21.09.11: I left Mandy in Melbourne’s wee Tullamarine airport on Tuesday evening. We had spent the afternoon getting the last things sorted: chief of which was a new click-click camera for me as well as a teeny battery powered razor (which I heartily recommend to any would-be globetrotter who likes to play with his (or her) facial furniture). Mand was with me as I checked onto the flight and after us both hoovering up some Nando’s chicken (truly South Africa’s second greatest export after Nelson Mandela) we said bon voyage… a parting made a little sweeter by the fact we would be back together again at the end of October.
A couple of hours later I was in Brisbane airport looking for Mandy’s mate Matt who had kindly offered to put me up for the night.
After a swift half at an Irish pub that was about as authentically Irish as Oliver Cromwell, we chewed the fat over a couple of cold ones in Matt’s back garden, Graham here keeping a beedy eye out for Queenland’s infamous giant flying screeching super-glue spiders which are every bit as terrifying as I’ve just made them sound.
That morning I had to be up for 5:45, but the excitement of being back on the road kicked in and I was up an’ at ‘em at 5:43. Take that, snooze alarm!

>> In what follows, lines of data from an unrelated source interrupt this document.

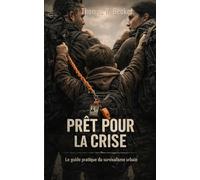 Prêt pour la Crise: Le guide pratique du survivalisme urbain : Eau, nourriture, défense et premiers secours. (Survivre à l'Effondrement)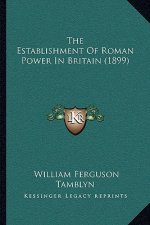 The Establishment Of Roman Power In Britain (1899)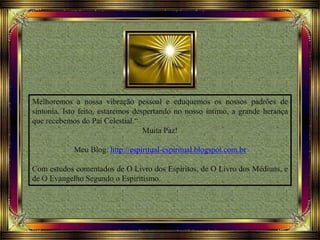 Melhoremos a nossa vibração pessoal e eduquemos os nossos padrões de
sintonia. Isto feito, estaremos despertando no nosso íntimo, a grande herança
que recebemos do Pai Celestial.“
Muita Paz!
Meu Blog: http://espiritual-espiritual.blogspot.com.br
Com estudos comentados de O Livro dos Espíritos, de O Livro dos Médiuns, e
de O Evangelho Segundo o Espiritismo.
 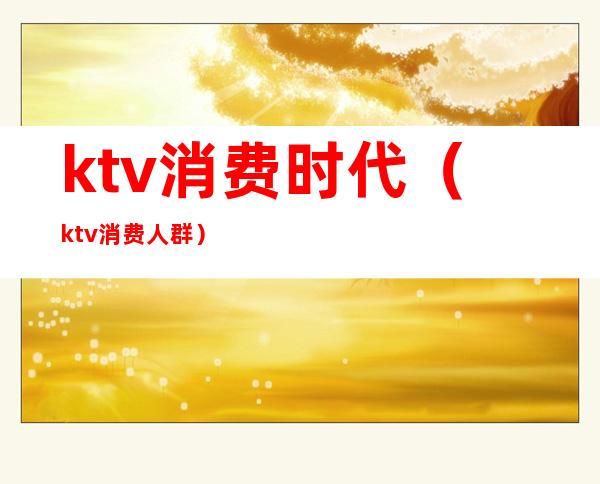 ktv消费时代（ktv消费人群）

Matt gallantly dropped me off in the city centre (Brisbane’s commute was recently voted second worse in the world… which I find had to believe – maybe commuters in Nigeria, Egypt and India weren’t given a vote) and before you could say blimey that was fast I was on a train speeding towards Brisbane airport and out of this loveably irksome continent.
But you didn’t think they’d make it easy for me did you? This IS Australia we’re talking about, the most anally retentive nation on Earth, the country that makes the Gestapo look laid back and Obsessive Compulsive Disorder a positive job requirement.

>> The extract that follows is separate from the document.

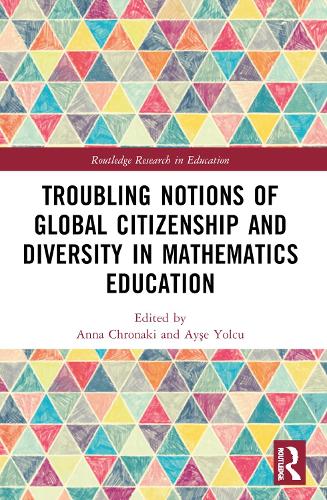 Troubling Notions of Global Citizenship and Diversity in Mathematics Education.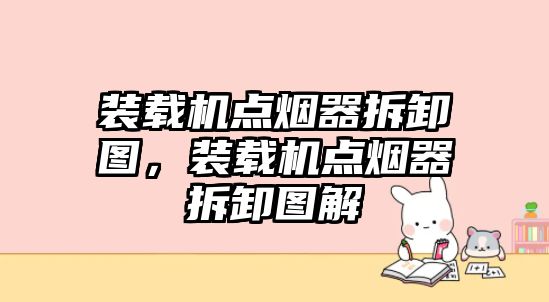 裝載機點煙器拆卸圖，裝載機點煙器拆卸圖解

Upon checking in, my delightful checker-iner fretted at my lack of exit plans from PNG. PNG being an Aussie colony for the vast majority of the 20th century, their skill at freaking out about the slightest bureaucratic misdemeanour is understandable while still being unfathomably irritating. Now the problem was this: in order to get a visa for PNG at Port Moresby airport, you had to have a valid ticket out of the country. Now my email confirmation from China Navigation saying that I was leaving on the Papuan Chief in a couple of weeks is more than enough evidence that I do not intend to hang around. The problem lay in the fact that my Aussie visa runs out tomorrow, and the ship brings me back to Australia and even though I can’t apply for a new Aussie visa until I leave the country, they wanted me to have a new Aussie visa before I left. Which would be as silly as it would be impossible.
Happily for the forces of sanity, my ship calls into The Solomon Islands before Australia, so my Australian visa (or lack thereof) has nothing to do with the PNGers, the Aussies or the man in the frikkin’ moon. After explaining this salient fact (in much politer words, believe me), I was (eventually) welcomed onboard. Ta-ta Australia, do you think that while I’m away you could, you know, chill the —- out?
TRAVEL TIP: if I had booked exactly the same flight from Brisbane to Port Moresby through Virgin’s Pacific Blue website, it would have cost me TWICE as much as booking it through the Airlines PNG website. Bear that in mind, fellow tight-arse travellers.
Within a few hours I was smacking the tarmac of Port Moresby and ready to hit the town. After waiting way too long for a taxi, I got a local guy to drive me to the city centre for 30 Kina, which is how much it says it costs in the Lonely Planet and WHO AM I TO ARGUE? I trotted along to the Crown Plaza hotel, a concrete monstrosity, but a useful location opposite the EU mission headquarters here – the workplace of Sophie from Belgium, my CouchSurf host for the next couple of days.